For the first time, a mission designed to set its eyes on black holes and other objects far from our solar system has turned its gaze back closer to home, capturing images of our sun. NASA's Nuclear Spectroscopic Telescope Array, or NuSTAR, has taken its first picture of the sun, producing the most sensitive solar portrait ever taken in high-energy X-rays.

"NuSTAR will give us a unique look at the sun, from the deepest to the highest parts of its atmosphere," said David Smith, a solar physicist and member of the NuSTAR team at University of California, Santa Cruz.

Solar scientists first thought of using NuSTAR to study the sun about seven years ago, after the space telescope's design and construction was already underway (the telescope launched into space in 2012). Smith had contacted the principal investigator, Fiona Harrison of the California Institute of Technology in Pasadena, who mulled it over and became excited by the idea.

"At first I thought the whole idea was crazy," says Harrison. "Why would we have the most sensitive high energy X-ray telescope ever built, designed to peer deep into the universe, look at something in our own back yard?" Smith eventually convinced Harrison, explaining that faint X-ray flashes predicted by theorists could only be seen by NuSTAR.

While the sun is too bright for other telescopes such as NASA's Chandra X-ray Observatory, NuSTAR can safely look at it without the risk of damaging its detectors. The sun is not as bright in the higher-energy X-rays detected by NuSTAR, a factor that depends on the temperature of the sun's atmosphere.

This first solar image from NuSTAR demonstrates that the telescope can in fact gather data about sun. And it gives insight into questions about the remarkably high temperatures that are found above sunspots -- cool, dark patches on the sun. Future images will provide even better data as the sun winds down in its solar cycle.

"We will come into our own when the sun gets quiet," said Smith, explaining that the sun's activity will dwindle over the next few years.

With NuSTAR's high-energy views, it has the potential to capture hypothesized nanoflares -- smaller versions of the sun's giant flares that erupt with charged particles and high-energy radiation. Nanoflares, should they exist, may explain why the sun's outer atmosphere, called the corona, is sizzling hot, a mystery called the "coronal heating problem." The corona is, on average, 1.8 million degrees Fahrenheit (1 million degrees Celsius), while the surface of the sun is relatively cooler at 10,800 Fahrenheit (6,000 degrees Celsius).
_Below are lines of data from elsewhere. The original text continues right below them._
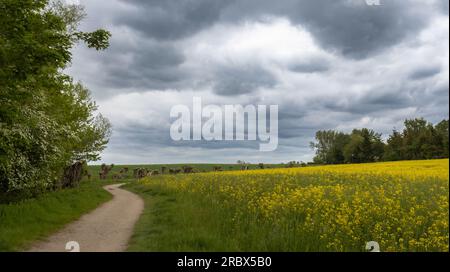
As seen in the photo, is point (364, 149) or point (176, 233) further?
point (364, 149)

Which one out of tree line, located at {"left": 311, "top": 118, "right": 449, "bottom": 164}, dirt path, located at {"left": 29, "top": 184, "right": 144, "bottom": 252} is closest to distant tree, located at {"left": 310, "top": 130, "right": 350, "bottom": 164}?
tree line, located at {"left": 311, "top": 118, "right": 449, "bottom": 164}

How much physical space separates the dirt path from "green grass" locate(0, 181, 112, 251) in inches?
17.4

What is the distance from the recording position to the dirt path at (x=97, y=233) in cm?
1260

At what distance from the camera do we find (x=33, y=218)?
52.4 feet

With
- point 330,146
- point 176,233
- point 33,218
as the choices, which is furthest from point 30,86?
point 330,146

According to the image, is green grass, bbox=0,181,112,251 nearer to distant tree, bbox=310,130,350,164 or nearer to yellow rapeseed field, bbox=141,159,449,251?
yellow rapeseed field, bbox=141,159,449,251

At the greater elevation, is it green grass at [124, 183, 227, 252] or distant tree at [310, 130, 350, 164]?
distant tree at [310, 130, 350, 164]

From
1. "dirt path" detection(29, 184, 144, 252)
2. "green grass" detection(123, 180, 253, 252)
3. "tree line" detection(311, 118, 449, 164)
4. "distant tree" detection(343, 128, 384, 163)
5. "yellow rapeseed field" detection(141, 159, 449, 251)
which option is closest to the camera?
"yellow rapeseed field" detection(141, 159, 449, 251)

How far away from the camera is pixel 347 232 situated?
11344mm

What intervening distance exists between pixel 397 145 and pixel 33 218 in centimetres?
9291

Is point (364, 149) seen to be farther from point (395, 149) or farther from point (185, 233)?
point (185, 233)

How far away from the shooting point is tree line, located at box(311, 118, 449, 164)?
85750 mm

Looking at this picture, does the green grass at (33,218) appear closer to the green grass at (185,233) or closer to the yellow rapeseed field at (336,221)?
the green grass at (185,233)

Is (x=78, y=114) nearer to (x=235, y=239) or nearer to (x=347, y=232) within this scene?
(x=235, y=239)
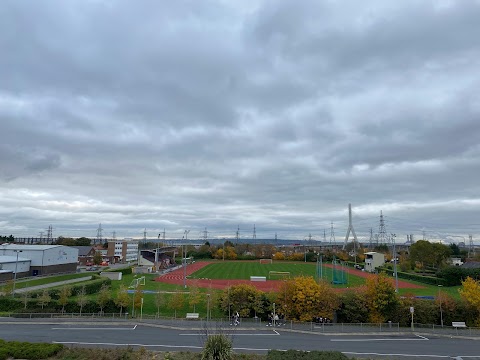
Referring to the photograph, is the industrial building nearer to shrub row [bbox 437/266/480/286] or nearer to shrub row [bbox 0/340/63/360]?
shrub row [bbox 0/340/63/360]

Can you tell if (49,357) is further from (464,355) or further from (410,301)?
(410,301)

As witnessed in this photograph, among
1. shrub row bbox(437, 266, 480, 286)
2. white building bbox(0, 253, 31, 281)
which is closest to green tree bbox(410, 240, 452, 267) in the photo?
shrub row bbox(437, 266, 480, 286)

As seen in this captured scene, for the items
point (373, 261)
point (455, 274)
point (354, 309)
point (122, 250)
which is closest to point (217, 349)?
point (354, 309)

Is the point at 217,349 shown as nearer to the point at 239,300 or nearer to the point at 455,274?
the point at 239,300

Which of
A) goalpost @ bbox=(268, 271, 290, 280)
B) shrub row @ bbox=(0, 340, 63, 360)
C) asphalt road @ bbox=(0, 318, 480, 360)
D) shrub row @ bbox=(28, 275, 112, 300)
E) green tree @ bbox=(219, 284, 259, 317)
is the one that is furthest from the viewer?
goalpost @ bbox=(268, 271, 290, 280)

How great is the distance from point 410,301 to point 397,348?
1279cm

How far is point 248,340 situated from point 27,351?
17535mm

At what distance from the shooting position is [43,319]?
4269 centimetres

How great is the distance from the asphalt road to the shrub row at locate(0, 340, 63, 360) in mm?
5044

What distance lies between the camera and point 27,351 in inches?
990

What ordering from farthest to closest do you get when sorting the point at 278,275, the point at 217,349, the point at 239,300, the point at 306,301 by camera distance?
the point at 278,275, the point at 239,300, the point at 306,301, the point at 217,349

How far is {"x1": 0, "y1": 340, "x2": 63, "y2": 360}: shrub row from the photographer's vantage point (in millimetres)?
24906

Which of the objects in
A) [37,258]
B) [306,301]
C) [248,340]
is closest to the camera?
[248,340]

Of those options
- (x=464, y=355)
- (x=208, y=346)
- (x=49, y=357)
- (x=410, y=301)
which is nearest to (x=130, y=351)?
(x=49, y=357)
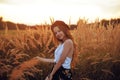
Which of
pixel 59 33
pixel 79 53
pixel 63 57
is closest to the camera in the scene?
pixel 63 57

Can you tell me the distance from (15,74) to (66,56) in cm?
175

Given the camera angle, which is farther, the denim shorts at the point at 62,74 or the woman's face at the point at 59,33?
the woman's face at the point at 59,33

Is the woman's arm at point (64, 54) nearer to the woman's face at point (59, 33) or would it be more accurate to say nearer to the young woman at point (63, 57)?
the young woman at point (63, 57)

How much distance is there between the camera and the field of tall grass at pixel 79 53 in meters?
5.14

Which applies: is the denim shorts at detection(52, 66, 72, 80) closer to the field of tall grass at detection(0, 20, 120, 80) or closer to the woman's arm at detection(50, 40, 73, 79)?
the woman's arm at detection(50, 40, 73, 79)

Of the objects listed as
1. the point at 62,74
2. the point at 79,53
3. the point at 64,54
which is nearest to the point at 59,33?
the point at 64,54

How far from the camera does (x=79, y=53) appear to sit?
5227mm

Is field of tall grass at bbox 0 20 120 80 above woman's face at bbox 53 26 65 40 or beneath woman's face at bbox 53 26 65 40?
beneath

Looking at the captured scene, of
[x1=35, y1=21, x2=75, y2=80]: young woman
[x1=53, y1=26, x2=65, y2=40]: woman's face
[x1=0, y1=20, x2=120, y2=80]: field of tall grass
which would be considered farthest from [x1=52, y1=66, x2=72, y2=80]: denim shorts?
[x1=0, y1=20, x2=120, y2=80]: field of tall grass

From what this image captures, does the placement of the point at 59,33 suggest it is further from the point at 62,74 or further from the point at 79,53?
the point at 79,53

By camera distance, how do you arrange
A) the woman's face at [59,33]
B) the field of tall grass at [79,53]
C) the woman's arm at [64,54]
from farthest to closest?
1. the field of tall grass at [79,53]
2. the woman's face at [59,33]
3. the woman's arm at [64,54]

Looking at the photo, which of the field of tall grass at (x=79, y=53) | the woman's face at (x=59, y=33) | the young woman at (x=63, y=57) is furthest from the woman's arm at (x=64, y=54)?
the field of tall grass at (x=79, y=53)

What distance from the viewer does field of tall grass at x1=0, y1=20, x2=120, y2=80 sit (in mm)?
5137

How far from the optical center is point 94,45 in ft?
17.1
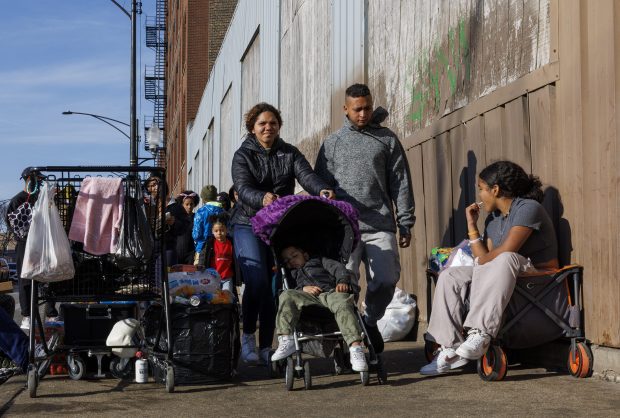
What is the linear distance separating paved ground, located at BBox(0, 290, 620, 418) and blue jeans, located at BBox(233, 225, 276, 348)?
1.71ft

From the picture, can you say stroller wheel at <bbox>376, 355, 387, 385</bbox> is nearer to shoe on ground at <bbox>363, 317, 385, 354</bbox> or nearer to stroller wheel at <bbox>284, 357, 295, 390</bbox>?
shoe on ground at <bbox>363, 317, 385, 354</bbox>

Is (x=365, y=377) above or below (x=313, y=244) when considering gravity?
below

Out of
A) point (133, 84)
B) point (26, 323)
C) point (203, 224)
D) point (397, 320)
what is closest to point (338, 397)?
point (397, 320)

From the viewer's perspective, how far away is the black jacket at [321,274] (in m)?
7.11

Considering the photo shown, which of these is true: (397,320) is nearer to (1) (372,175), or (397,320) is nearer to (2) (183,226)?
(1) (372,175)

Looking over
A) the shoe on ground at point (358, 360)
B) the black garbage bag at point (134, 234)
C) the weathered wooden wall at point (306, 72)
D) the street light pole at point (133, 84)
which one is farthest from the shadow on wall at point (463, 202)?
the street light pole at point (133, 84)

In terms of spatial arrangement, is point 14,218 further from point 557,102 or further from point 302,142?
point 302,142

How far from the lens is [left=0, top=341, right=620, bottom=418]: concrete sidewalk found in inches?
226

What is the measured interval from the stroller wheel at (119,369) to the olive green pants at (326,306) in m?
1.34

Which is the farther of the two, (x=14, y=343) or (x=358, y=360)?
(x=14, y=343)

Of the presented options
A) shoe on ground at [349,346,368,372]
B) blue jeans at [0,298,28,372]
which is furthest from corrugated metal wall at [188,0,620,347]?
blue jeans at [0,298,28,372]

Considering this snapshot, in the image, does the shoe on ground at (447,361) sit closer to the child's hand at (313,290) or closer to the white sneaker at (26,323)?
the child's hand at (313,290)

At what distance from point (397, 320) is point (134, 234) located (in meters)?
3.75

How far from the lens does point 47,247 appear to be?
6.65 meters
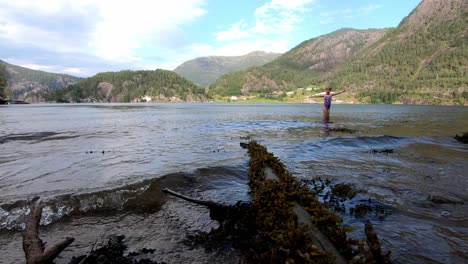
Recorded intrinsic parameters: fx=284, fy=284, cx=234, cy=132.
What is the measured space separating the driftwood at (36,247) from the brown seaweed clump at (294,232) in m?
3.03

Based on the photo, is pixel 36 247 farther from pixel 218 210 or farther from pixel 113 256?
pixel 218 210

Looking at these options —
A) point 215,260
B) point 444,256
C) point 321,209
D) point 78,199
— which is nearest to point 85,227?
point 78,199

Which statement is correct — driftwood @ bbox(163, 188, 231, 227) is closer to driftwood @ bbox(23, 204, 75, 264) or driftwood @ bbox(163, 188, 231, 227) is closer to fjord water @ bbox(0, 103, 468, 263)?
fjord water @ bbox(0, 103, 468, 263)

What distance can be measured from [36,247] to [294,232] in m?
3.90

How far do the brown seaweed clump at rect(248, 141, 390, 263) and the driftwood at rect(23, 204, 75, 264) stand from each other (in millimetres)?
3030

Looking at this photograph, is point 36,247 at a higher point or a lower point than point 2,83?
lower

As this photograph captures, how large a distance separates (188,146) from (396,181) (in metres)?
12.6

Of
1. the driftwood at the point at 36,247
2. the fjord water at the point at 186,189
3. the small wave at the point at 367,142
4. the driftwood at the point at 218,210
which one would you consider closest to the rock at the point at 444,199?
the fjord water at the point at 186,189

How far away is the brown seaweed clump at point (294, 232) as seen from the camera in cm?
426

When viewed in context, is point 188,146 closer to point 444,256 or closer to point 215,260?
point 215,260

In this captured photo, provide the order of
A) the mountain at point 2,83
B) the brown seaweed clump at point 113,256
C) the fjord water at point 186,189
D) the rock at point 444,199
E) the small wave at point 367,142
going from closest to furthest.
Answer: the brown seaweed clump at point 113,256, the fjord water at point 186,189, the rock at point 444,199, the small wave at point 367,142, the mountain at point 2,83

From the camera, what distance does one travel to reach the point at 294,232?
4629 mm

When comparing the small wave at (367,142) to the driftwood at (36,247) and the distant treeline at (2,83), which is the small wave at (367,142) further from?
the distant treeline at (2,83)

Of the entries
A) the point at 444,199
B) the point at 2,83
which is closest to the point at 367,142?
the point at 444,199
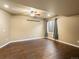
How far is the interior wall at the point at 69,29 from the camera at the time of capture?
15.2 ft

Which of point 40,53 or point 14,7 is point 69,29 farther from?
point 14,7

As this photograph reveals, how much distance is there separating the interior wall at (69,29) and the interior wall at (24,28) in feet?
7.99

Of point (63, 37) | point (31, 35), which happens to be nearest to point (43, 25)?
point (31, 35)

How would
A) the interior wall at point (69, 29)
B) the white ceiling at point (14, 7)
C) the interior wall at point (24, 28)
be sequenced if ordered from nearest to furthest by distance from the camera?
the white ceiling at point (14, 7) < the interior wall at point (69, 29) < the interior wall at point (24, 28)

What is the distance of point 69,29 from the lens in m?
5.13

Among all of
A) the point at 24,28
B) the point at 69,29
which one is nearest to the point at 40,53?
the point at 69,29

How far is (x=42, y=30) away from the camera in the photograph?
27.0 ft

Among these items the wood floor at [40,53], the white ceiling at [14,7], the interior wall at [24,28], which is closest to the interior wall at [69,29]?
the wood floor at [40,53]

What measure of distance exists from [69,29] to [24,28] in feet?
12.6

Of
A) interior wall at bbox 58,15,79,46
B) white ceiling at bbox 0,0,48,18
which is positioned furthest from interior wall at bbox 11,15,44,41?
interior wall at bbox 58,15,79,46

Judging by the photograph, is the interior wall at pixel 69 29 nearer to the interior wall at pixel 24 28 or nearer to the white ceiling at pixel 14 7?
the white ceiling at pixel 14 7

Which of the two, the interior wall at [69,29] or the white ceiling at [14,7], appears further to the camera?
the interior wall at [69,29]

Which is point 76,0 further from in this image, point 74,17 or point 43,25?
point 43,25

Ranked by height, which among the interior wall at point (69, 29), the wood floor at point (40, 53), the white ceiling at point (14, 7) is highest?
the white ceiling at point (14, 7)
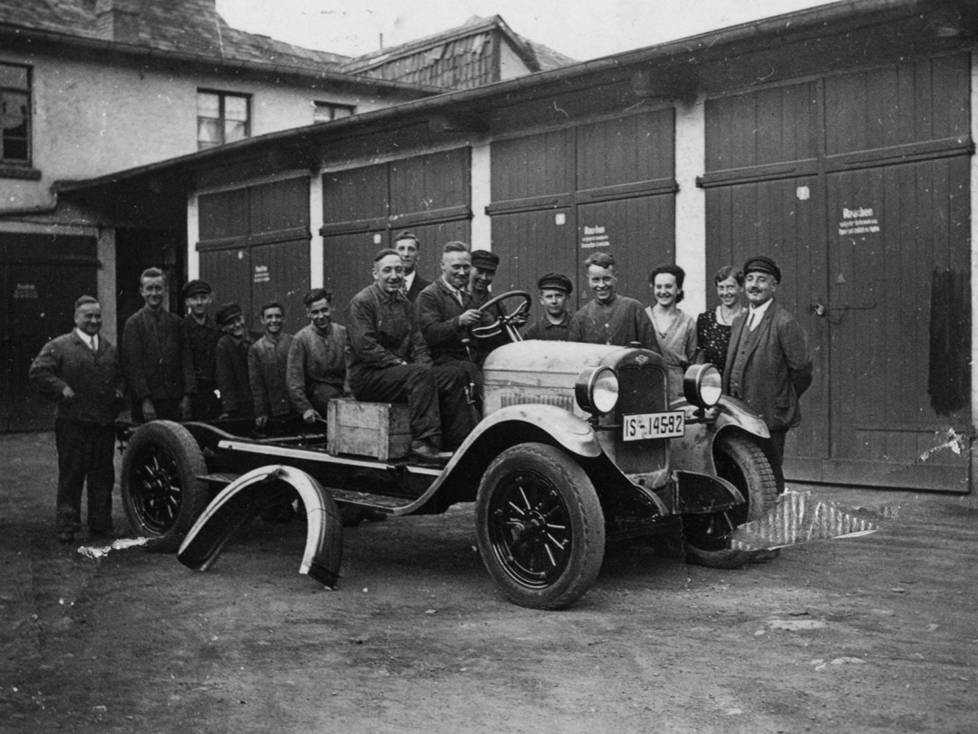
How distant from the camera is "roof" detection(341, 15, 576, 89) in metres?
21.6

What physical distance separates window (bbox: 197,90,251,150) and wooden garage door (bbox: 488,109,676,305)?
32.0 ft

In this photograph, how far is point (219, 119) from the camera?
65.9ft

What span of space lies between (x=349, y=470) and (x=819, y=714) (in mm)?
3473

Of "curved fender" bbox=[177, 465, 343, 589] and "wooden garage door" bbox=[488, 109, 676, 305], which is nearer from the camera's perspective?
"curved fender" bbox=[177, 465, 343, 589]

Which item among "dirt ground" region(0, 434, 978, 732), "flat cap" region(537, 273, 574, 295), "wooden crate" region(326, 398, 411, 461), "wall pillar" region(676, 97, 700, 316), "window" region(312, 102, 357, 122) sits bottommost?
"dirt ground" region(0, 434, 978, 732)

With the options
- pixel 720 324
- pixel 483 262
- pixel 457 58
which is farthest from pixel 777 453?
pixel 457 58

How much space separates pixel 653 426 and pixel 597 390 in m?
0.50

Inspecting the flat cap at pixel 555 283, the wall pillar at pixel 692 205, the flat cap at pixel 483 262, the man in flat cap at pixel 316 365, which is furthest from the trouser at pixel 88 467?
the wall pillar at pixel 692 205

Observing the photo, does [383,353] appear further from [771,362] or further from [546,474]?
[771,362]

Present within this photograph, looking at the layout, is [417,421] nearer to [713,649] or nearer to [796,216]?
[713,649]

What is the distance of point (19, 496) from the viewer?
9422 mm

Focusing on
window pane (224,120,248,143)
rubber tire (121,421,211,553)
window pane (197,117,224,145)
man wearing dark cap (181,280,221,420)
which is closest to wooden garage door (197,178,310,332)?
window pane (197,117,224,145)

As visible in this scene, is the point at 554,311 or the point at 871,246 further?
the point at 871,246

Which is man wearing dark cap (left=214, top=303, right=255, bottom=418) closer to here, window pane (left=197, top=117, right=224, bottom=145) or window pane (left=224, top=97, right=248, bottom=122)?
window pane (left=197, top=117, right=224, bottom=145)
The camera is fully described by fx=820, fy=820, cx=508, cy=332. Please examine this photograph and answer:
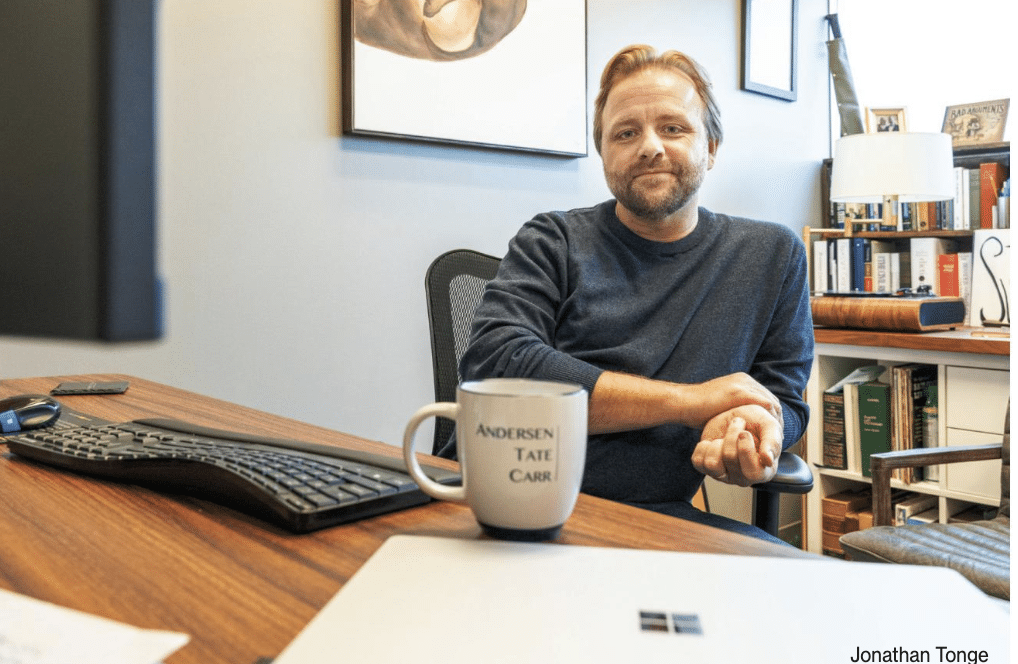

It is like a flame coming out of an ice cube. Nanoflares, in combination with flares, may be sources of the intense heat.

If NuSTAR can catch nanoflares in action, it may help solve this decades-old puzzle.
"NuSTAR will be exquisitely sensitive to the faintest X-ray activity happening in the solar atmosphere, and that includes possible nanoflares," said Smith.

What's more, the X-ray observatory can search for hypothesized dark matter particles called axions. Dark matter is five times more abundant than regular matter in the universe. Everyday matter familiar to us, for example in tables and chairs, planets and stars, is only a sliver of what's out there. While dark matter has been indirectly detected through its gravitational pull, its composition remains unknown.

It's a long shot, say scientists, but NuSTAR may be able spot axions, one of the leading candidates for dark matter, should they exist. The axions would appear as a spot of X-rays in the center of the sun.


Meanwhile, as the sun awaits future NuSTAR observations, the telescope is continuing with its galactic pursuits, probing black holes, supernova remnants and other extreme objects beyond our solar system.